La historia de Joe Bortz comienza cuando visita por primera vez a mediados de los años cincuenta la exposición Motorama en su ciudad natal, Chicago, una suerte de feria de innovación tecnológica del automóvil que General Motors organizaba por esos años. Coches con aspecto de haber venido del futuro eran expuestos durante esos eventos promocionales de la marca donde mostraba coches movidos por motores de avión, verdaderas obras de arte atrevidas e innovadoras que lanzaban la imagen de General Motors, y de sus marcas comerciales como Chevrolet, Pontiac, Oldsmobile, Buick y Cadillac, a la estratosfera ante un público ávido de coches y novedades.
Fue ahí donde un jovencísimo Joe Bortz se enamoró de los coches-concepto y, en concreto, de los modelos que vio durante esas exposiciones. El señor Bortz nos cuenta que a sus once años, ahora cuenta con 76, al ver aquellas maravillas el simple hecho de pensar que algún día podría poseer alguno de esos coches se le antojaba como algo inalcanzable.
El hombre y el misterio tras una colección única de coches únicos
Muchos años después este bioquímico que terminó siendo propietario de una cadena de restaurantes, reconoce que el sueño de poseer alguno de estos coches se convirtió en su obsesión y, según sus propias palabras, cuando una obsesión es lo suficientemente intensa puede llegar a hacerse realidad. Flamante y orgulloso propietario de más de una docena de aquellos concept-cars, principalmente de la década de los 50, considera que haber podido salvar esos modelos que representan el epítome de una era dorada en el mundo de la invención automovilística es un logro único.

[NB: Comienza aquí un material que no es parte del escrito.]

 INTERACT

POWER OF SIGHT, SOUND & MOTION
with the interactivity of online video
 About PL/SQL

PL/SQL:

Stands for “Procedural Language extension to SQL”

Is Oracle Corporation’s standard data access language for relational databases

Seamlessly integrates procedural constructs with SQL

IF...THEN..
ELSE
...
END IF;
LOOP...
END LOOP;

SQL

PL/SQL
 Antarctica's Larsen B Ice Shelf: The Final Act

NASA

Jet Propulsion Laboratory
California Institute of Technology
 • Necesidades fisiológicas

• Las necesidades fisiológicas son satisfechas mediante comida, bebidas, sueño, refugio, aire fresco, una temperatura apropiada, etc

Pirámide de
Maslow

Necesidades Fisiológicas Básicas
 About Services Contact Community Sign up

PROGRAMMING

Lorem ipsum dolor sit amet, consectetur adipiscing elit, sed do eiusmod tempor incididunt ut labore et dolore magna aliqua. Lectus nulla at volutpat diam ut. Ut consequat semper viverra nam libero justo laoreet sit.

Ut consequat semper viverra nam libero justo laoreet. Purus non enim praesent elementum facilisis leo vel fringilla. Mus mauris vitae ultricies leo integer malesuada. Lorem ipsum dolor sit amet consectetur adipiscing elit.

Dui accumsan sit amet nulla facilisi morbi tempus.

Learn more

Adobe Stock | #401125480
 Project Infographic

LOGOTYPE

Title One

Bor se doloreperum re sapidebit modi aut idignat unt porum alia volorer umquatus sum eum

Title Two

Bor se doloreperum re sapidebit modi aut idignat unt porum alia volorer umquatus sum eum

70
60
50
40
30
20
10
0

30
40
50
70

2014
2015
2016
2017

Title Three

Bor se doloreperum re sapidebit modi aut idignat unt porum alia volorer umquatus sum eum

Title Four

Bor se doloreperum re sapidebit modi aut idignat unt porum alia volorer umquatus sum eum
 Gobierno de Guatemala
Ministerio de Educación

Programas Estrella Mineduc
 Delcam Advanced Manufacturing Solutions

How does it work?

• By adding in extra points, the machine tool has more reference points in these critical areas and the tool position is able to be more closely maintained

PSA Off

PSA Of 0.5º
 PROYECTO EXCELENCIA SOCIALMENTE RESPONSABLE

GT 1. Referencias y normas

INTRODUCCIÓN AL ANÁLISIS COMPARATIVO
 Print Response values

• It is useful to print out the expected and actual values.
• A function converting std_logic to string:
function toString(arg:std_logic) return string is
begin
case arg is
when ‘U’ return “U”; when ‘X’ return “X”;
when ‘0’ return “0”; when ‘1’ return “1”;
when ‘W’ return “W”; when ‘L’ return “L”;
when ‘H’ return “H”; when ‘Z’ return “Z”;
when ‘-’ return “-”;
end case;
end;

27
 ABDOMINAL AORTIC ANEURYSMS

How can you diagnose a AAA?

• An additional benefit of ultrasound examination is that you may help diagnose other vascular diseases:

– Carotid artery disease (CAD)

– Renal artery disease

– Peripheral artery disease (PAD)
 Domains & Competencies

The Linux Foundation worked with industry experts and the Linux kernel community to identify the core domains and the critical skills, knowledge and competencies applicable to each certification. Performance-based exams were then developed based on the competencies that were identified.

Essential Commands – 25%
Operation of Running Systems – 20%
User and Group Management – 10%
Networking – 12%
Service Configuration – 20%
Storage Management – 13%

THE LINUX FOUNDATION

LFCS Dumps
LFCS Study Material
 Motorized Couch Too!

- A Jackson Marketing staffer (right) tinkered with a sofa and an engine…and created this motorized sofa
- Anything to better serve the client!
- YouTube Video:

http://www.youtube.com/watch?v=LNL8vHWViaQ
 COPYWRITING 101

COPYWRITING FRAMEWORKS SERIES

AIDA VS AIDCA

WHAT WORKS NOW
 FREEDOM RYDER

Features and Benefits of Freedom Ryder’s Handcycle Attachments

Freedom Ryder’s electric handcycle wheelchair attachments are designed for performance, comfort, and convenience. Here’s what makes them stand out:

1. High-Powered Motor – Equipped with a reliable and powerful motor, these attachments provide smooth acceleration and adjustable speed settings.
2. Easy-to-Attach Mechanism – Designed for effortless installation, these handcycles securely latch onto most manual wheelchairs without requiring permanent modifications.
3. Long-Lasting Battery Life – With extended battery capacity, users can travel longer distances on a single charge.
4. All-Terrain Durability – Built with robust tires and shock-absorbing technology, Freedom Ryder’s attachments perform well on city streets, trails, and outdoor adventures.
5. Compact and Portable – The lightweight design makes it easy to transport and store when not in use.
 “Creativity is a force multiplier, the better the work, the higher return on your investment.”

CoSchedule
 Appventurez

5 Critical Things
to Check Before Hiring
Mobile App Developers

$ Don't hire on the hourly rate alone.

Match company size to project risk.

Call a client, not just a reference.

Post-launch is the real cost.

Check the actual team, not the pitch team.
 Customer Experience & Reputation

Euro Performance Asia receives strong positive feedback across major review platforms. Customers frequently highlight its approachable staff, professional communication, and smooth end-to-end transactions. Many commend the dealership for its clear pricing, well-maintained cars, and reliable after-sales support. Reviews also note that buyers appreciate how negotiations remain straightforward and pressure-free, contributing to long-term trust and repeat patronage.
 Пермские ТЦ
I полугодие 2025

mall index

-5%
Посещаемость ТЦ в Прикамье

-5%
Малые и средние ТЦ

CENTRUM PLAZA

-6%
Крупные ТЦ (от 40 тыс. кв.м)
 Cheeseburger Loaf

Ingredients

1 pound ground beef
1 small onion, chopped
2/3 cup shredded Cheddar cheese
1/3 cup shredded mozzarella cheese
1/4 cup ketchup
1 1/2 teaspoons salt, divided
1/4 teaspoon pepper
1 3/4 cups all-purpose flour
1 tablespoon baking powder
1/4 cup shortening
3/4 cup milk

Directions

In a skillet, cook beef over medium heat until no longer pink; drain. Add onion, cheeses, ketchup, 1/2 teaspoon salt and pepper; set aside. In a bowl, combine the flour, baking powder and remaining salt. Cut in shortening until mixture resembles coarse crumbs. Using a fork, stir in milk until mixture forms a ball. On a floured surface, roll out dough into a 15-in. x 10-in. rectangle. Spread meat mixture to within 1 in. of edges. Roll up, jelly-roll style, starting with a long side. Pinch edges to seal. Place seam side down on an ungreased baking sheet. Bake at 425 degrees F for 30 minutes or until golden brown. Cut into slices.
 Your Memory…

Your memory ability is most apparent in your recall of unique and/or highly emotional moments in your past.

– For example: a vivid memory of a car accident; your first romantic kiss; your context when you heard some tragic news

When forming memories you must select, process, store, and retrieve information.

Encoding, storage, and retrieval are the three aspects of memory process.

Después de ser exhibidos todos los concept-car debían ir a la chatarra
Hemos de dar la razón al Sr. Bortz, al menos en cuanto al mérito de haberlos salvado, esos coches tenían los días contados desde el momento en que eran diseñados. Según la política de General Motors, que era transmitida a los diseñadores, su trabajo debía ser el resultado de su máxima creatividad y esfuerzo, al mismo tiempo se les informaba de que el resultado de su esfuerzo sería destruido una vez cumpliera su función. La realidad era que los diseñadores e ingenieros pedían a sus responsables que esos coches quedaran bajo su cuidado particular, y así parece que ocurrió con los que terminó adquiriendo nuestro coleccionista.
Cuando a mitad de los años 70 nuestro coleccionista empezó a hacerse notar entre los propietarios de este tipo de coches clásicos, antiguos empleados de la General Motors, empezó a recibir llamadas ofreciéndole los modelos que durante años habían estado guardados, ocultos o incluso abandonados.
Para darle mayor interés al asunto el señor Boltz no revela bajo ningún concepto dónde conserva su colección temeroso, tal vez, de que algún avispado ratero pueda hacerse con alguna de sus piezas únicas. Solo sabemos los coches que la componen y que se encuentra en algún lugar del área metropolitana de Chicago, ahí es nada.